Start of Text excerpt

Again there is a rape story, three men, different sets of names, including the Sons Of Tuireann, of course. The three sons born from this rape are said to have also been born at the place that is the Fire Temple Of Tlachtga today,

Her three sons are said to have also become three Cheiftains of regions of the West Of Ireland.
Intriguing is the remains of a similar fire temple that can still be seen in Connaught, now called Rathra near Castlerea.

I wonder if the stories have become mixed up. They often are.

Tlachtga's name is interesting and very symbolic as it can translate into 'earth spear' a description given to what we call lightning.

That may seem confusing when we consider Brideog na Saigead, that we shorten today to Breo, Breeg, Bride and Brighid, that translates into something like "fiery arrow", also a description for what we call lightning today.

This causes me to wonder if there was actually a human Tlachtga, or was human imagery used for the purpose of story to explain the passing of Samhain? Then, did a human woman take on the Tlachtga name because of how her life was, the learning of deep wisdom, the rape, the three sons and the death at childbirth?

This is what happened to Brighid of Kildare, after all, fire imagery turned into human form and women taking on the Brighid name many 100s of years later, especially Brighid of Kildare.



Fire ceremonies on this hill appear to have taken place for 1000s of years before the stories of Mug Ruith and Tlachtga were created and spread by the medieval bards of Ireland.

This ceremony is said to have started at Lambay Island, an island of a dead volcano,

Stories tell that Lambay became a very important stone age axe making quarry, though its hard to tell that from the pic above.

Some stories tell of fires being lit on this island and then the flame was brought by boat up the River Boyne and then up the Yellowford River, that meets the Boyne, to what is now the small town of Athboy at the base of the Hill Of Tlachtga. A preserved henge still remains in a park near the Yellowford River and I wonder if this henge was connected to the ceremony.

The Yellowford River is also sourced from Carbane West at Slieve Bearra, Loughcrew, and there is a mysterious stone circle by its source. At the time of Samhain, and Imbolc, the sunrise lifts behind the Lambay Island and aligns with a remarkable tall standing stone in Cairn L that shines like a lit torch for a few minutes.

I tend to believe that the ceremony was really a lighting of a fire at Carnbane West and then travelling with it to the Hill Of Tlachtga to re-light the fire there that was shared with the druids to transport around Erin.

I find it interesting that there is also a river sourced from Carnbane East at Loughcrew, now called the Blackwater River, that flows by the Arena Of Tailtiu, or Tailte, or maybe misnamed as Telltown. The Blackwater River also flows into the Boyne like the Yellowford River.

Cairn T on Carnbane East is known for its Equinox sunrises, but I feel there must have also been an important structure on that hill that captured Beltaine and Lughnasa sunrises too.

End of Text excerpt
Start of Entries

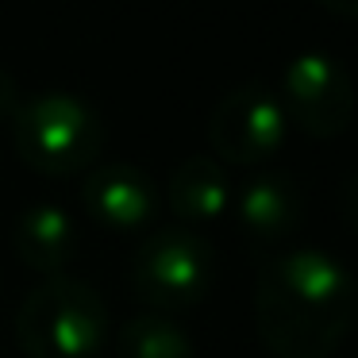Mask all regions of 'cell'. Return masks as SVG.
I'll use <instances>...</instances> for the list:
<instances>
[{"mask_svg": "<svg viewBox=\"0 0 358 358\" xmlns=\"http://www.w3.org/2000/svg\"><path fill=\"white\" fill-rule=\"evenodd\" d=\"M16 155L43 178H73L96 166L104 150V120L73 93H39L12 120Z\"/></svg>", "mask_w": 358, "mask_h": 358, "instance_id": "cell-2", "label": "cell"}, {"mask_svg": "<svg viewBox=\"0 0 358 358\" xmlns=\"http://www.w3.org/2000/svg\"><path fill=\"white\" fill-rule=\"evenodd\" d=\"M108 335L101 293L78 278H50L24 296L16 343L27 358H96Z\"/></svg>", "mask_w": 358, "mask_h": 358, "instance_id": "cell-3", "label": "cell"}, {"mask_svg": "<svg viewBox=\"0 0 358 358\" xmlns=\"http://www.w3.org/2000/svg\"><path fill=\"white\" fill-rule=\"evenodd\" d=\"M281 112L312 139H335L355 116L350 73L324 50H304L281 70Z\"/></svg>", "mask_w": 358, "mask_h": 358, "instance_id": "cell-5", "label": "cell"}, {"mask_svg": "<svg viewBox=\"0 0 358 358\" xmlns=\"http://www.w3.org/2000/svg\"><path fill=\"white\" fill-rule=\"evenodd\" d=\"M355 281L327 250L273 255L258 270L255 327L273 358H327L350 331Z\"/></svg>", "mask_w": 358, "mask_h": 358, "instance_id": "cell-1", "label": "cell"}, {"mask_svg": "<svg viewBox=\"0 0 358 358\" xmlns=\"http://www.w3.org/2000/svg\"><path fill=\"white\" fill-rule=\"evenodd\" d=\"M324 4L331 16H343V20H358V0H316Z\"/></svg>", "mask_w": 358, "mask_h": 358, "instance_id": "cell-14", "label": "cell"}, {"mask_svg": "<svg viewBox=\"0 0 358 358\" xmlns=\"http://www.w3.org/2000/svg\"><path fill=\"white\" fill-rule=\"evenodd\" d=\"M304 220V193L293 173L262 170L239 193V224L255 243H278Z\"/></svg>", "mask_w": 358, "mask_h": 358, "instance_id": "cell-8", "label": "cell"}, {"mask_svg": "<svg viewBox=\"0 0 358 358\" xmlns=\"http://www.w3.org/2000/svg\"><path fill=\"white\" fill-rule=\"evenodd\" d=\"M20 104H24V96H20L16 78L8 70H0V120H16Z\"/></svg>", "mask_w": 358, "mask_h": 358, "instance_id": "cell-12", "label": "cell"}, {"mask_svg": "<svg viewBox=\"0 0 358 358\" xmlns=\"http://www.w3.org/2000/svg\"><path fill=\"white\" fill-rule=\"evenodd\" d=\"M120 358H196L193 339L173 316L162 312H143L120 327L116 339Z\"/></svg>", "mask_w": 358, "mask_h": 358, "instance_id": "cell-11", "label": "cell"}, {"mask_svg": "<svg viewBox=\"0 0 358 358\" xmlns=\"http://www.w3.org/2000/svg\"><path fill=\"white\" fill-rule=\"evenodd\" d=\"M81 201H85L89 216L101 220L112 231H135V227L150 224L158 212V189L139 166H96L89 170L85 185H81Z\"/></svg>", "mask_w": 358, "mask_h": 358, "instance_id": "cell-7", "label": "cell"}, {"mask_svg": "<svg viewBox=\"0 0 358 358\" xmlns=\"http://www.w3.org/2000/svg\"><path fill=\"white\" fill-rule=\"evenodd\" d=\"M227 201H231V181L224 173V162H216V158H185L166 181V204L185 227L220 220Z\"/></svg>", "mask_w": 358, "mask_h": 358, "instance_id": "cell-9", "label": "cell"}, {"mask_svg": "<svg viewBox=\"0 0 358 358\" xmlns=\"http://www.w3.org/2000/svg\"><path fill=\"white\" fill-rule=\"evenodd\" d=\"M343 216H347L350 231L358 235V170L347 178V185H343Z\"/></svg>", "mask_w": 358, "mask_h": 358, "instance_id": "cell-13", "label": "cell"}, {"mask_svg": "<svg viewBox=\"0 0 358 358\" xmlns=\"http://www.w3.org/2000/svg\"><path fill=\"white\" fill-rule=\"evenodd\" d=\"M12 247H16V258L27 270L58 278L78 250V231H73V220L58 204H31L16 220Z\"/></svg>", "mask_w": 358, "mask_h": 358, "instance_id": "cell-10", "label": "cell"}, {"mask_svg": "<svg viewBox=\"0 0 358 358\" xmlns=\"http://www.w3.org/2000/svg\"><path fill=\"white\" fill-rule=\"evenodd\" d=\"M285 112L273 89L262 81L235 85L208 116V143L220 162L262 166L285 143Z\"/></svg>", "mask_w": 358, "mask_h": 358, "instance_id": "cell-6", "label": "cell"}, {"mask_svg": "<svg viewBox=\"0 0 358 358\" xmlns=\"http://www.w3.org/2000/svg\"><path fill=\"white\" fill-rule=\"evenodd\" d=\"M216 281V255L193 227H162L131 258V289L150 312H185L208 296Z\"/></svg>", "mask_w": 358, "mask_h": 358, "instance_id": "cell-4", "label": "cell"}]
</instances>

End of Entries
Start of Entries

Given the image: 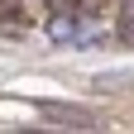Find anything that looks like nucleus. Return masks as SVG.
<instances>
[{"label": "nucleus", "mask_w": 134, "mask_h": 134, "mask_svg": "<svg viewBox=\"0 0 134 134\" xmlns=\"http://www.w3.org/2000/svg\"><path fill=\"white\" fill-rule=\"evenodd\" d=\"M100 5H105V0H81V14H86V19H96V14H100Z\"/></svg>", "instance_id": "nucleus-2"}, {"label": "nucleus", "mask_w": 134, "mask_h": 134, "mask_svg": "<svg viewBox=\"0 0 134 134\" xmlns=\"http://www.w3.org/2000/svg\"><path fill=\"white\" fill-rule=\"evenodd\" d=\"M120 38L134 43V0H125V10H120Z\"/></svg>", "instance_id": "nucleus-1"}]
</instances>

End of Entries

According to the text about the Hill of Tlachtga, what is the site in Connaught with the remains of a similar fire temple now called?

Rathra, near Castlerea.